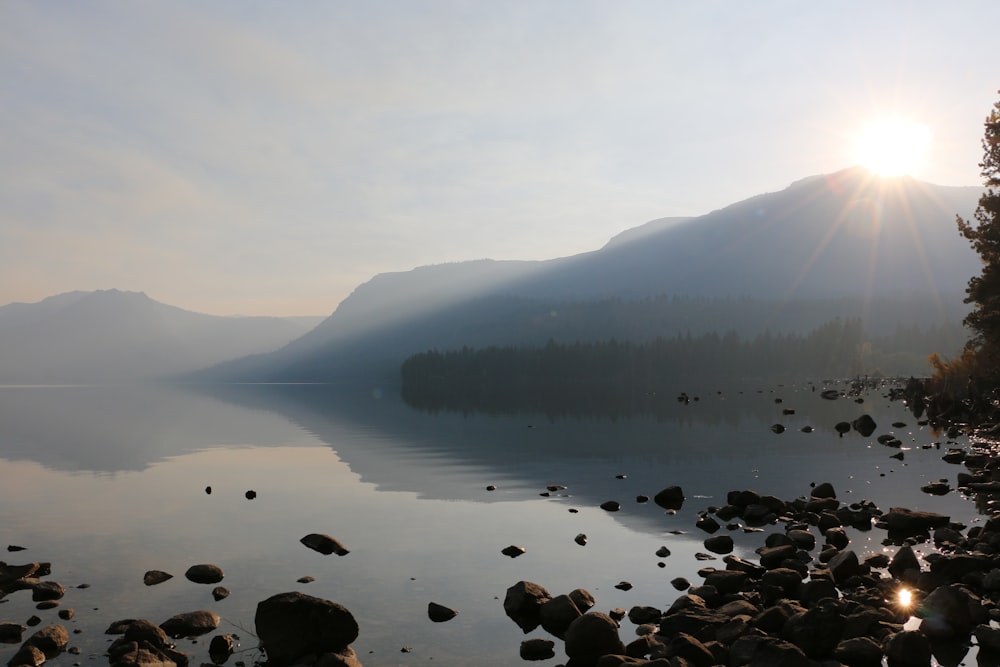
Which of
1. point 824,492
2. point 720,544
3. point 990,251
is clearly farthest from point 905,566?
point 990,251

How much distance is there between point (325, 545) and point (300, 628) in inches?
380

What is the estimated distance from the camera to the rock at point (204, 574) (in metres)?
21.1

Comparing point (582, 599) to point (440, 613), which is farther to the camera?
point (582, 599)

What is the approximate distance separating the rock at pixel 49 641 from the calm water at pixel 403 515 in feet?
1.84

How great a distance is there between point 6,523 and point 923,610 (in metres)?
35.3

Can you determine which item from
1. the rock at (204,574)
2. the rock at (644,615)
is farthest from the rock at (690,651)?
the rock at (204,574)

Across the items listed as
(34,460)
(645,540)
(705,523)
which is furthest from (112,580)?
(34,460)

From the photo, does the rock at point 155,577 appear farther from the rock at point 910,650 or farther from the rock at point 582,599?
the rock at point 910,650

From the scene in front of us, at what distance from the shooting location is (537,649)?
15.4m

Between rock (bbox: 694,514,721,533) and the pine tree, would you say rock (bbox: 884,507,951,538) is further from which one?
the pine tree

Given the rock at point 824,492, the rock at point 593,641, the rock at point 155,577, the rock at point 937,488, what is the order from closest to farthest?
1. the rock at point 593,641
2. the rock at point 155,577
3. the rock at point 824,492
4. the rock at point 937,488

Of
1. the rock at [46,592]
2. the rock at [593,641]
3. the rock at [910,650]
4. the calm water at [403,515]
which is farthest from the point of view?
the rock at [46,592]

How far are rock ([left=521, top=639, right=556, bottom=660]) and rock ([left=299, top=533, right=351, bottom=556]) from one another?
10.7 m

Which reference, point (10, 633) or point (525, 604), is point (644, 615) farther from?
point (10, 633)
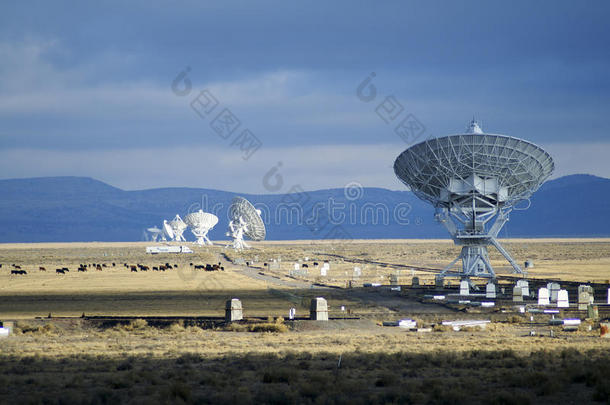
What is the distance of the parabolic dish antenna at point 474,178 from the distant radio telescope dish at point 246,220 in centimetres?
6219

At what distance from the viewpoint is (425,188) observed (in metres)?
47.0

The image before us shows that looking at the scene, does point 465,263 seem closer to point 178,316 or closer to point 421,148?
point 421,148

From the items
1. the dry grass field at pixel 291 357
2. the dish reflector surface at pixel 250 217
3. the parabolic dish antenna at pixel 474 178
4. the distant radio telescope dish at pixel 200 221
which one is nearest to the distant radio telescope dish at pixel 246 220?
the dish reflector surface at pixel 250 217

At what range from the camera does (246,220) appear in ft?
363

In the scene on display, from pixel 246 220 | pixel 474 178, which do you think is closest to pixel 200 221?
pixel 246 220

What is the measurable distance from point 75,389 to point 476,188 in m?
32.8

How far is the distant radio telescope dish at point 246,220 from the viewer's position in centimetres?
10819

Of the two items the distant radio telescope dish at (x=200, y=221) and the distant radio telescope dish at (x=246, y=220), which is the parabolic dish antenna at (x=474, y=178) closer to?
the distant radio telescope dish at (x=246, y=220)

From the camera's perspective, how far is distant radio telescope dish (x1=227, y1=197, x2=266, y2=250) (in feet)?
355

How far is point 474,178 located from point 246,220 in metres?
69.7

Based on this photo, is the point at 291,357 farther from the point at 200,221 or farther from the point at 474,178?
the point at 200,221

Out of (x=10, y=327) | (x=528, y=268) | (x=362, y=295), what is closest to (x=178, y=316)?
(x=10, y=327)

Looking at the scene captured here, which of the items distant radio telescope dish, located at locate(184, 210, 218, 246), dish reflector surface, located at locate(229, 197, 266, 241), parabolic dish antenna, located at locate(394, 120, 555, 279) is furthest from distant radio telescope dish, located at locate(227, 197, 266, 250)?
parabolic dish antenna, located at locate(394, 120, 555, 279)

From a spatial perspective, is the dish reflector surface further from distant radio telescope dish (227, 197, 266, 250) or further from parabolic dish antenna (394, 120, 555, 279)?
parabolic dish antenna (394, 120, 555, 279)
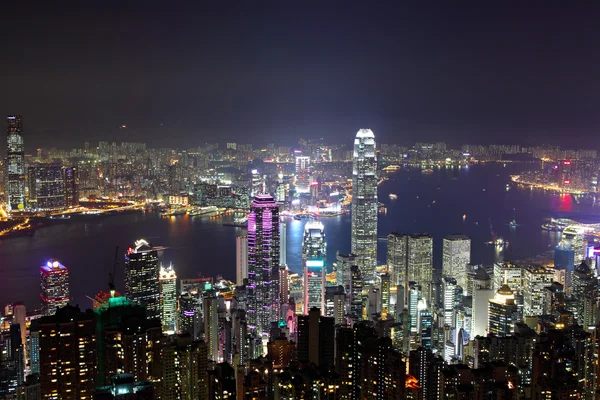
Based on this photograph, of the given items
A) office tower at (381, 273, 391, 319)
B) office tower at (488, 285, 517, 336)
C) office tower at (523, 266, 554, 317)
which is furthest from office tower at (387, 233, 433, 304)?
office tower at (488, 285, 517, 336)

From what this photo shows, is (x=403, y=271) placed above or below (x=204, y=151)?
below

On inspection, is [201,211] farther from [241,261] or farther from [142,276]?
[142,276]

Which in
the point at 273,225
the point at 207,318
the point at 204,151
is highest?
the point at 204,151

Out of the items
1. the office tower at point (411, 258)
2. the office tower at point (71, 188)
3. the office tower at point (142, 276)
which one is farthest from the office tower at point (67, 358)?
the office tower at point (71, 188)

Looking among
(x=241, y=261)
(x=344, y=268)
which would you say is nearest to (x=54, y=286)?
(x=241, y=261)

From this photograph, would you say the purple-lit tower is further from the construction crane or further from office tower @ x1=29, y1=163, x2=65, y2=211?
office tower @ x1=29, y1=163, x2=65, y2=211

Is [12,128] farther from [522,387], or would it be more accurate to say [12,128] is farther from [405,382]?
[522,387]

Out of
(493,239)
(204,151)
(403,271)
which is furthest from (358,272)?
(204,151)

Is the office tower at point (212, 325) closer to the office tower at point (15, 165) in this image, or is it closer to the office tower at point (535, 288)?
the office tower at point (535, 288)
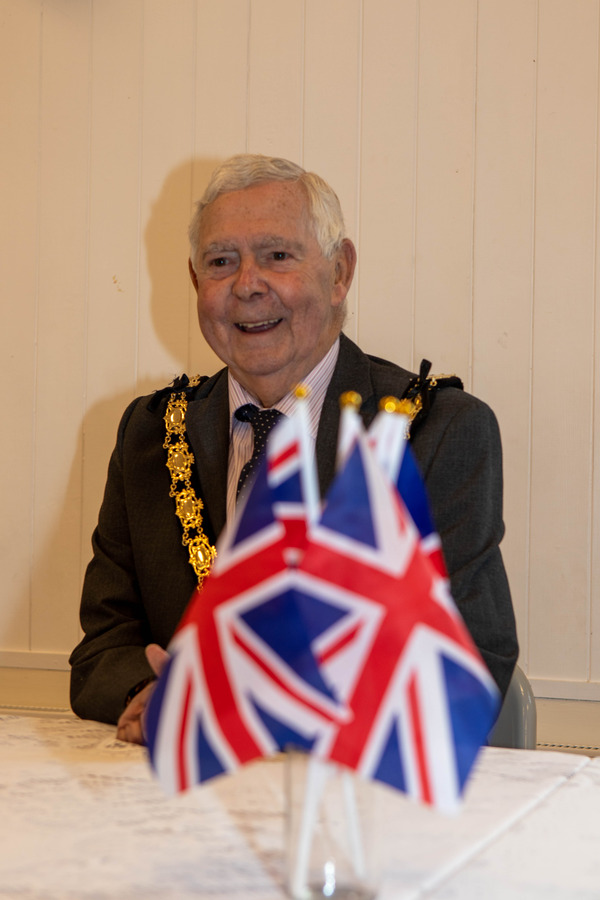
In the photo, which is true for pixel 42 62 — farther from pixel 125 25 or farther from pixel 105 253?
pixel 105 253

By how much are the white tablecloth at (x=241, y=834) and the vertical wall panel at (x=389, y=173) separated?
3.87 ft

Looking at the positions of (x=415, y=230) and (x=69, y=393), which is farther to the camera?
(x=69, y=393)

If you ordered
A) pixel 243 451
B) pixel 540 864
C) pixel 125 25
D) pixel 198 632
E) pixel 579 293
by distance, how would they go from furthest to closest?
pixel 125 25 < pixel 579 293 < pixel 243 451 < pixel 540 864 < pixel 198 632

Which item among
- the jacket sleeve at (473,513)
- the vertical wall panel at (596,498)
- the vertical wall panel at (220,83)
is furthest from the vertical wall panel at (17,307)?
the vertical wall panel at (596,498)

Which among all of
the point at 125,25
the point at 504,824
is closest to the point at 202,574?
the point at 504,824

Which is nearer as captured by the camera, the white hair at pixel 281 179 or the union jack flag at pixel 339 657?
the union jack flag at pixel 339 657

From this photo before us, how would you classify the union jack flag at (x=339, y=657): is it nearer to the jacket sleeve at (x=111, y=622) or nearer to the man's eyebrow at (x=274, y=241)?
the jacket sleeve at (x=111, y=622)

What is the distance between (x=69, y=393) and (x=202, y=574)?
0.87 m

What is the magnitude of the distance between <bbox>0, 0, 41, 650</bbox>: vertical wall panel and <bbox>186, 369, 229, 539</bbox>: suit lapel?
673mm

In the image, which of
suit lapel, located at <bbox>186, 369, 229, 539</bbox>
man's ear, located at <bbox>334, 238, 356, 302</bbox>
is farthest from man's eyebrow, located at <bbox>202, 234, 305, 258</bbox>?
suit lapel, located at <bbox>186, 369, 229, 539</bbox>

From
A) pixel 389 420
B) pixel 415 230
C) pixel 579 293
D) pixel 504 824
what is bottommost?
pixel 504 824

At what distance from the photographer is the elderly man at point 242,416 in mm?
1476

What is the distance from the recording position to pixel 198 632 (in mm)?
587

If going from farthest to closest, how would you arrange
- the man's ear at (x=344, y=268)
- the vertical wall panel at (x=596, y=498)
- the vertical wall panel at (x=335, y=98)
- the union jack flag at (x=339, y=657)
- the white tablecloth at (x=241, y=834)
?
the vertical wall panel at (x=335, y=98), the vertical wall panel at (x=596, y=498), the man's ear at (x=344, y=268), the white tablecloth at (x=241, y=834), the union jack flag at (x=339, y=657)
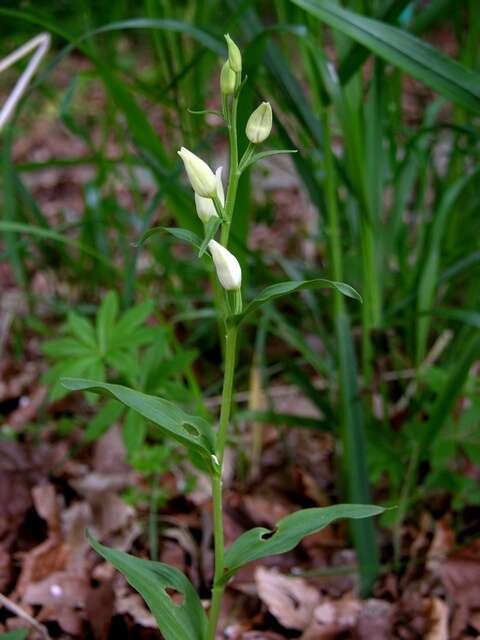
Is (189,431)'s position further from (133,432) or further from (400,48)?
(400,48)

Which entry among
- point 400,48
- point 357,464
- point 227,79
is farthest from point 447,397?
point 227,79

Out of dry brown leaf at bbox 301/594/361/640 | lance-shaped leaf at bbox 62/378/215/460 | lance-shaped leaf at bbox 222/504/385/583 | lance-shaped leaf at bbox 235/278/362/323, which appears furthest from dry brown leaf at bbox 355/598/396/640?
lance-shaped leaf at bbox 235/278/362/323

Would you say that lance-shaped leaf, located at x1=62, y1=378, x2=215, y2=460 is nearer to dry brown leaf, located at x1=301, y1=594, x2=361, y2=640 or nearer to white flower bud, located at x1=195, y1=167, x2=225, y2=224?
white flower bud, located at x1=195, y1=167, x2=225, y2=224

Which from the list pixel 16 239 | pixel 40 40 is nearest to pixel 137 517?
pixel 16 239

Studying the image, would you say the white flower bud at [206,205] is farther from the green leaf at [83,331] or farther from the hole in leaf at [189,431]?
the green leaf at [83,331]

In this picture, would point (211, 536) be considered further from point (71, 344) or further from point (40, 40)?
point (40, 40)
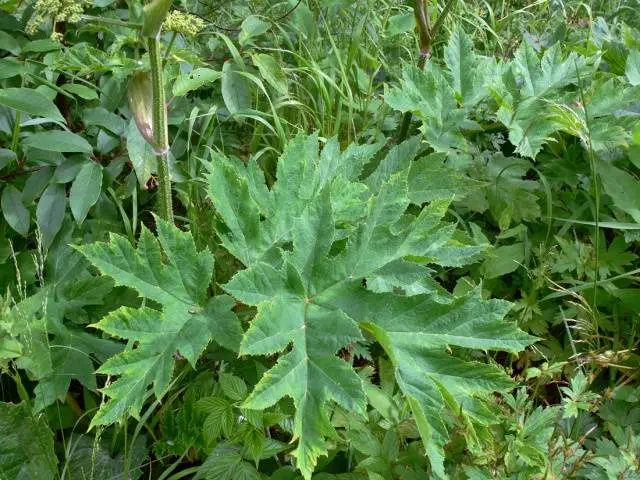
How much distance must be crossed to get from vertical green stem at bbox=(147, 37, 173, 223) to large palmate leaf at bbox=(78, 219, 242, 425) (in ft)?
0.62

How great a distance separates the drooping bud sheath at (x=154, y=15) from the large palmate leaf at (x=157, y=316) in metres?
0.39

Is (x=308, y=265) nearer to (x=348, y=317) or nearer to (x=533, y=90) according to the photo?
(x=348, y=317)

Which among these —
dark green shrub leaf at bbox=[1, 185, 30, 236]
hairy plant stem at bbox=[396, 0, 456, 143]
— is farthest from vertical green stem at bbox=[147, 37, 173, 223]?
hairy plant stem at bbox=[396, 0, 456, 143]

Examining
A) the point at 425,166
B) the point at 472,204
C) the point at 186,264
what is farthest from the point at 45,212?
the point at 472,204

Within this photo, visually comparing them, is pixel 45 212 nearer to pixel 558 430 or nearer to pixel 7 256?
pixel 7 256

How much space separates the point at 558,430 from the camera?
5.05ft

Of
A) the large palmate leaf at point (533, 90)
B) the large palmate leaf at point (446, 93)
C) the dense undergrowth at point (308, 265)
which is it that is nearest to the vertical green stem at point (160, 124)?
the dense undergrowth at point (308, 265)

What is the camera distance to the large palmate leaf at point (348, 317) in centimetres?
120

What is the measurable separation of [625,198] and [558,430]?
2.73ft

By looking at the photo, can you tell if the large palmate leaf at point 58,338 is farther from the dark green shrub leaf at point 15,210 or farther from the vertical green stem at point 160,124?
the vertical green stem at point 160,124

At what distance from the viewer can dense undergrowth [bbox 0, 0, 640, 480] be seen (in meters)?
1.30

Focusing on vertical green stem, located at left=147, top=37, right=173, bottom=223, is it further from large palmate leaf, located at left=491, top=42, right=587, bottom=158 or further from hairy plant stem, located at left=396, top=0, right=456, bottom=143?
large palmate leaf, located at left=491, top=42, right=587, bottom=158

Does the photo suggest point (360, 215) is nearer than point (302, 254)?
No

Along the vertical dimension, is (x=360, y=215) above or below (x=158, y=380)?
above
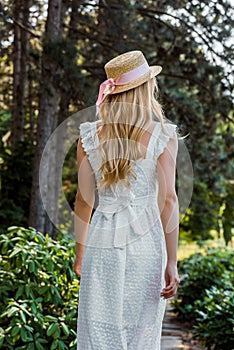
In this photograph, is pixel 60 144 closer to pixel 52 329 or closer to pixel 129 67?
pixel 52 329

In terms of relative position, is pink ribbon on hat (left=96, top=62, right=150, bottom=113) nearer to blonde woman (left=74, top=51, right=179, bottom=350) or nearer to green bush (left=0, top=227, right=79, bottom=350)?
blonde woman (left=74, top=51, right=179, bottom=350)

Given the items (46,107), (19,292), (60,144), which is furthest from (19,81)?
(19,292)

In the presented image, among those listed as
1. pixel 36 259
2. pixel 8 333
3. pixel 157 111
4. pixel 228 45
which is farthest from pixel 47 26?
pixel 157 111

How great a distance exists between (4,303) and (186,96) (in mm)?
8135

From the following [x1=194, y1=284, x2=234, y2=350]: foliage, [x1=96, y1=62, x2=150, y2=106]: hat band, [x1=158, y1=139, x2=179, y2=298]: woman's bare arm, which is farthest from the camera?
[x1=194, y1=284, x2=234, y2=350]: foliage

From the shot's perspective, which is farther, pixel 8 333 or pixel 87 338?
pixel 8 333

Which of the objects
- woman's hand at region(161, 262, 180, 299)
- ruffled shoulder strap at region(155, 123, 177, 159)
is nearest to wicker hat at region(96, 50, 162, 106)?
ruffled shoulder strap at region(155, 123, 177, 159)

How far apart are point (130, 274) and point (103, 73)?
7.32 m

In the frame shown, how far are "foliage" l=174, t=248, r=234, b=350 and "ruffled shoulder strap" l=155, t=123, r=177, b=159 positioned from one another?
2437 millimetres

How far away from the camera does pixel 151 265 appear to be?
3246 mm

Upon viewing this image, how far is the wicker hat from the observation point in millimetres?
3281

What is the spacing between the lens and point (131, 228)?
327cm

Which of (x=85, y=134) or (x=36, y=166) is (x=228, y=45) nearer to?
(x=36, y=166)

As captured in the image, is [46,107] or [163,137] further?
[46,107]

+ + +

_Task to carry out_:
Restate word for word the lines from the one holding "In the frame" to the end of the listing, both ends included, and nothing more.

_The answer_:
In the frame shown, how far are "foliage" l=174, t=248, r=234, b=350 and "ruffled shoulder strap" l=155, t=123, r=177, b=159 positioned from one another?
2437 millimetres

How far away from the camera does pixel 151 265 appear to be?
3246 mm

Upon viewing this image, how far is the wicker hat from the observation point in millimetres?
3281

What is the spacing between the lens and point (131, 228)?
327cm

Which of (x=85, y=134) or (x=36, y=166) is (x=228, y=45) nearer to?
(x=36, y=166)

As captured in the image, is [46,107] or [163,137] further?
[46,107]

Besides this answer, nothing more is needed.